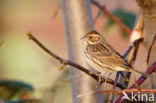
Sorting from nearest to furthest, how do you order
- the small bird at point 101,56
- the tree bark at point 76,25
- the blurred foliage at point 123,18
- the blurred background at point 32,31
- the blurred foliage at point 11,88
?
the tree bark at point 76,25, the small bird at point 101,56, the blurred foliage at point 11,88, the blurred foliage at point 123,18, the blurred background at point 32,31

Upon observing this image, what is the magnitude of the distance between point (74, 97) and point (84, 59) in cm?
23

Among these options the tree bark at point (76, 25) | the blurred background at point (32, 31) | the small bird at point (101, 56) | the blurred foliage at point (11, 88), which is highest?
the tree bark at point (76, 25)

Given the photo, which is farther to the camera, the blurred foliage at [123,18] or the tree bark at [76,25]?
the blurred foliage at [123,18]

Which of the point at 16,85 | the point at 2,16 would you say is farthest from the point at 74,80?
the point at 2,16

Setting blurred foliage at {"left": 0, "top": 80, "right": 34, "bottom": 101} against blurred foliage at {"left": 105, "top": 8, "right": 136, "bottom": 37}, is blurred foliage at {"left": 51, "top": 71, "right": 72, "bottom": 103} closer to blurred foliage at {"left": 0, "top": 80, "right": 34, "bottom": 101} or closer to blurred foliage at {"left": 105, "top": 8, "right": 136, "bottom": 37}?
blurred foliage at {"left": 0, "top": 80, "right": 34, "bottom": 101}

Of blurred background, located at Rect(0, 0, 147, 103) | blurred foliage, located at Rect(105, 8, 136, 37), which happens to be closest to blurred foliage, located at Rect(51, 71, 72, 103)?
blurred foliage, located at Rect(105, 8, 136, 37)

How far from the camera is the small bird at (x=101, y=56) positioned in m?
2.29

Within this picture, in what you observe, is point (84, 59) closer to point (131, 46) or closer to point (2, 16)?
point (131, 46)

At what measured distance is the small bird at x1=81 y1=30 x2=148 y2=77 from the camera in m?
2.29

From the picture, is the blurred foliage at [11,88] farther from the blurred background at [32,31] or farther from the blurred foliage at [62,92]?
the blurred background at [32,31]

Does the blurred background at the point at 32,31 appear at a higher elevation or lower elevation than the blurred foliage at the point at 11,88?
lower

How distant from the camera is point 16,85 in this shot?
2.61 m

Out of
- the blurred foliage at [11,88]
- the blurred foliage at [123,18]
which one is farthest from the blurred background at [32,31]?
the blurred foliage at [11,88]

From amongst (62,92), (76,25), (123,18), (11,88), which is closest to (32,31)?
(123,18)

--------------------------------

(The request) Each entry shown above must be quoted exactly, with its pictures left out.

(Response)
Sorting from nearest to furthest, how do you order
- the small bird at point 101,56
- the tree bark at point 76,25
- the blurred foliage at point 123,18
- the blurred background at point 32,31
- the blurred foliage at point 11,88
?
the tree bark at point 76,25, the small bird at point 101,56, the blurred foliage at point 11,88, the blurred foliage at point 123,18, the blurred background at point 32,31

Upon observing this image, what is the magnitude of the distance between point (74, 97) and point (84, 59) in cm?
23

Among these options the tree bark at point (76, 25) | the blurred background at point (32, 31) | the small bird at point (101, 56) | the blurred foliage at point (11, 88), which is highest?
the tree bark at point (76, 25)

Given the photo, which is farther to the camera, the blurred foliage at [123,18] or the tree bark at [76,25]?
the blurred foliage at [123,18]

Which of the point at 16,85 | the point at 2,16 would you say is farthest from the point at 74,80?
the point at 2,16

Setting blurred foliage at {"left": 0, "top": 80, "right": 34, "bottom": 101} against blurred foliage at {"left": 105, "top": 8, "right": 136, "bottom": 37}, is blurred foliage at {"left": 51, "top": 71, "right": 72, "bottom": 103} closer to blurred foliage at {"left": 0, "top": 80, "right": 34, "bottom": 101} or closer to blurred foliage at {"left": 105, "top": 8, "right": 136, "bottom": 37}?
blurred foliage at {"left": 0, "top": 80, "right": 34, "bottom": 101}

Of blurred background, located at Rect(0, 0, 147, 103) | blurred foliage, located at Rect(105, 8, 136, 37), which happens to be closest to blurred foliage, located at Rect(51, 71, 72, 103)?
blurred foliage, located at Rect(105, 8, 136, 37)

How far from the camera is the small bird at (x=101, y=56) positioned in m?
2.29

Within this picture, in what you observe, is point (84, 59) closer to point (131, 46) or closer to point (2, 16)?
point (131, 46)

At what measured distance is the small bird at x1=81 y1=30 x2=148 y2=77 from the camera in m?
2.29

From the picture, is the blurred foliage at [11,88] farther from the blurred background at [32,31] or farther from the blurred foliage at [62,92]?
the blurred background at [32,31]

Does the blurred background at the point at 32,31 appear at a higher elevation or lower elevation than the blurred foliage at the point at 11,88?
lower

How distant from the camera is point 16,85 in this shot?
2.61 m

Out of
- the blurred foliage at [11,88]
- the blurred foliage at [123,18]
which one is farthest from the blurred background at [32,31]?
the blurred foliage at [11,88]

From amongst (62,92), (76,25), (123,18), (11,88), which is closest to (32,31)?
(123,18)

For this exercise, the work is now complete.